Biden’s national security advisor, Jake Sullivan, stated in a TV interview on Tuesday, August 31, that the U.S. government is willing to send financial aid and establish diplomatic relations with the Taliban extremists if they comply with their commitments.

In an interview with ‘Good Morning America,’ Sullivan expressed the U.S. government’s intention to continue providing humanitarian aid to the country and did not rule out the possibility of establishing diplomatic relations with the Taliban regime, which could even mean economic assistance.

“We do believe that there is an important dimension of humanitarian assistance that should go directly to the people of Afghanistan,” the adviser stated when asked if Biden intended to work with the Taliban. “They need help with respect to health and food aid and other forms of subsistence, and we do intend to continue that.”

But as for sending them financial assistance and establishing diplomatic relations, the senior official said there was a precondition.

“When it comes to our economic and development assistance relationship with the Taliban, that will be about the Taliban’s actions.
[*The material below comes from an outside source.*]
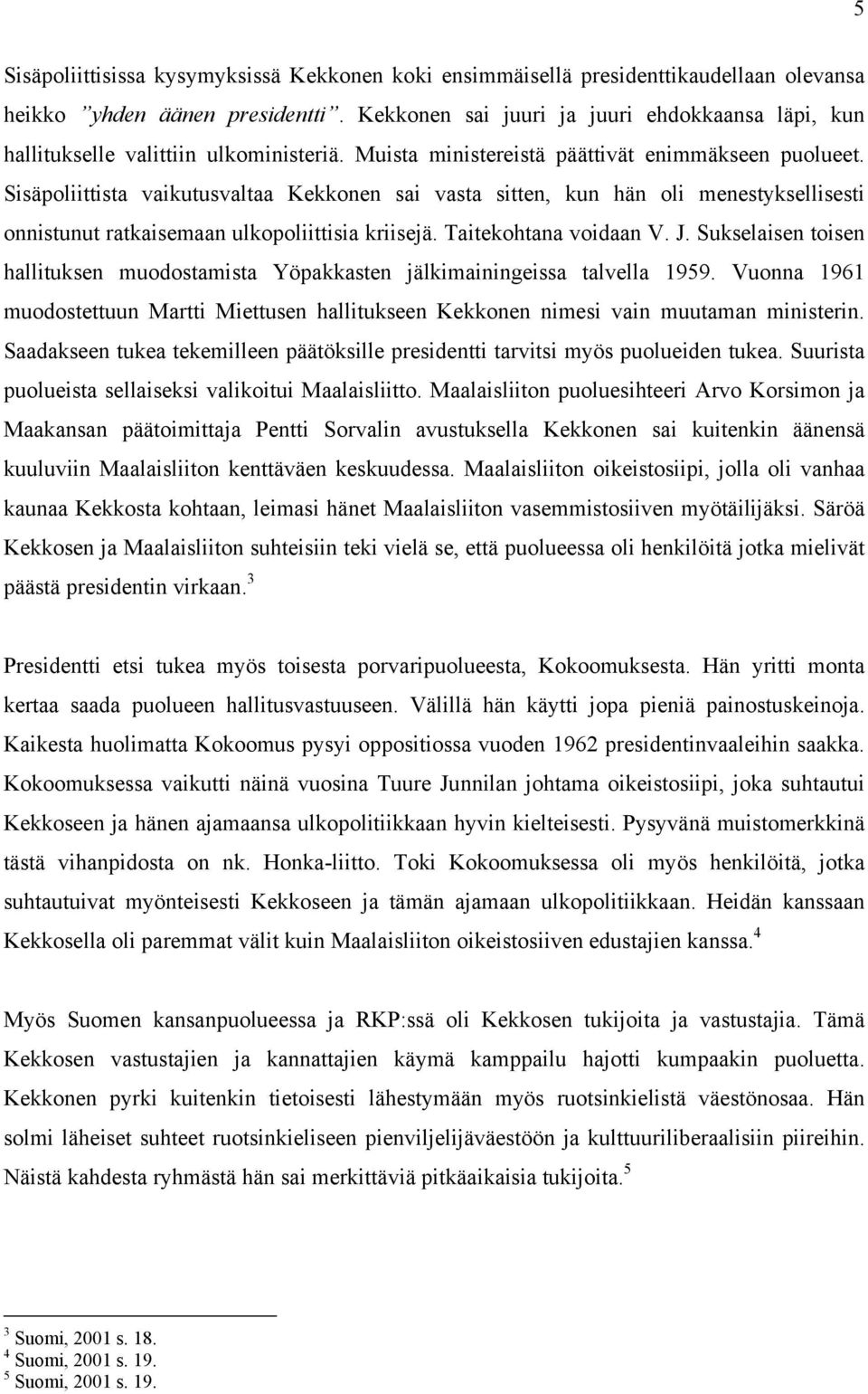 Sisäpoliittista vaikutusvaltaa Kekkonen sai vasta sitten, kun hän oli menestyksellisesti onnistunut ratkaisemaan ulkopoliittisia kriisejä. Taitekohtana voidaan V. J.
It will be about whether they follow through on their commitments, their commitments to safe passage for Americans and Afghan allies, their commitment to not allow Afghanistan to be a base from which terrorists can attack the United States or any other country, their commitments with respect to upholding international obligations.”

“It’s going to be up to them, and we will wait and see by their actions how we end up responding in terms of the economic and developmental assistance relationship,” the national security adviser added.
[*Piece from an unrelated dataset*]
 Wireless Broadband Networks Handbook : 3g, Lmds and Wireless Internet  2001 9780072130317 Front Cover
According to The Hill, this Wednesday, Sept. 1, at a Pentagon press conference, Defense Secretary Lloyd Austin, along with Chairman of the Joint Chiefs of Staff Mark Milley, said ‘it is possible’ that the U.S. government will coordinate with Taliban terrorists in counterterrorism operations to overthrow ISIS-K.

Milley, referring to having maintained contact they had with the Taliban in the recent time to make sure to evacuate Americans, said, “As far as our dealings with them at that airfield or in the past year or so, in war, you do what you must in order to reduce risk to mission and force, not what you necessarily want to do.”

For his part, the defense secretary set as a priority overthrowing ISIS-K: “We’re going to do everything that we can to make sure that we remain focused on ISIS-K, understanding that network and at the time of our choosing in the future, hold them accountable for what they’ve done.”

Taliban background

According to various sources on the ground, within hours of the Taliban terrorist group taking over the country, and despite their spokesman’s assurances of intentions to ‘rebuild’ Afghanistan, the Taliban were going door to door in Kabul and executing people.

The main targets, reportedly, were Afghans who had helped the U.S. government in various ways over the years and foreign nationals.

According to a Fox News report, a source in Afghanistan explained why nothing attention-grabbing had been seen yet:

“They are not doing really bad stuff in Kabul right now because there’s a lot of media focus on Kabul, but they already started public execution in other provinces where a lot of media is not available or covering it.”

Reports from Christian organizations that have been involved for years in promoting religion in Africa and the Middle East confirm that:

“The Taliban are going door-to-door taking women and children. The people must mark their house with an “X” if they have a girl over 12 years old, so that the Taliban can take them. If they find a young girl and the house was not marked they will execute the entire family. If a married woman 25 years or older has been found, the Taliban promptly kill her husband, do whatever they want to her, and then sell her as a sex slave.”

After the September 11 terrorist attack on the Twin Towers, the United States invaded Afghanistan in 2001 because Al-Qaeda —to whom the attack was attributed— was conducting its operations from the country while under the rule of the Taliban.

The U.S. military displaced the Taliban and helped establish a democratic government, although the group never ceased to be active.

Twenty years later, the U.S. decided to withdraw its military from the country, only to see Taliban extremists overthrow the government and take control of Afghanistan in a matter of weeks.